When I joined ServiceNow last year as a knowledge management specialist in Hyderabad, it came with an interesting arrangement: My manager, Lynda King, works 8,300 miles away as a remote employee in Nebraska.
But this long-distance work relationship has turned into a very personal connection, thanks to a nonprofit organization I discovered through Lynda. It’s also strengthened the bonds I have with colleagues, who care deeply about supporting great causes.
Soon after I started, Lynda mentioned an India-based charity she has supported for a long time called Maher. For over 20 years, Maher has been supporting destitute women, men and children across India—providing food, water and clothes and other services to help people become healthier and more self-reliant.

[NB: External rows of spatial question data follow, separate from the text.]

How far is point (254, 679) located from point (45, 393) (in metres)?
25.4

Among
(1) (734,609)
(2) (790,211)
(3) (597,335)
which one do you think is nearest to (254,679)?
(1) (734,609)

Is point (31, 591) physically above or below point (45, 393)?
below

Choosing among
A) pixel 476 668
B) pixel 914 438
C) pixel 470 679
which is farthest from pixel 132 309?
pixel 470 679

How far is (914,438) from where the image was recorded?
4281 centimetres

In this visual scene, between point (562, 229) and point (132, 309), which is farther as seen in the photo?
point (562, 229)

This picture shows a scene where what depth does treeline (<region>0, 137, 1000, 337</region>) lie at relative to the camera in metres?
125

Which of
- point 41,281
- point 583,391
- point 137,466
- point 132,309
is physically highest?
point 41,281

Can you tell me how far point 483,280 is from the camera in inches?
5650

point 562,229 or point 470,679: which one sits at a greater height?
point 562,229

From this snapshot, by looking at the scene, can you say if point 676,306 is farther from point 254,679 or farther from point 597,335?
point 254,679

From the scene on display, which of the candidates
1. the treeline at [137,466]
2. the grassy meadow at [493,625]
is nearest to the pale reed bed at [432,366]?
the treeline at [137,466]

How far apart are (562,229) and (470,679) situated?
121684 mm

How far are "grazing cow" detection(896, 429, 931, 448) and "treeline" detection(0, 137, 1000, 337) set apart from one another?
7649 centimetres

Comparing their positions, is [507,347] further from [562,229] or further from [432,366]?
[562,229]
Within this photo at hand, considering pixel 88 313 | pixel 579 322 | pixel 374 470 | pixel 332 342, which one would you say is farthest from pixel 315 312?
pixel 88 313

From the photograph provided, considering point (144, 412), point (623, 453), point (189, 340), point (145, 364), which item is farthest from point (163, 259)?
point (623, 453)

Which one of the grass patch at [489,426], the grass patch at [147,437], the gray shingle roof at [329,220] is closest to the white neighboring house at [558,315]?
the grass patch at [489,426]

Lynda suggested I should go see the group’s founder, Sister Lucy Kurien, speak at one of her talks in Hyderabad. I’ll admit I was a bit skeptical at first—I had seen other charities in the past that had taken money and fled rather than following through on promises. But I kept an open mind and decided to go.
I was really moved by the work Sister Lucy talked about. One Maher project, called Pragati (for progress), offers health education to rural villages. Through role-playing skits and an on-site person providing information, Pragati teaches village residents about family planning, child care, and gender bias. Another program provides skills training to help young people land good jobs.
My family wouldn’t say I’m a very emotional person, but I was so inspired by the work Sister Lucy is doing that I went to tell her so after her talk. We hugged, and tears started flowing.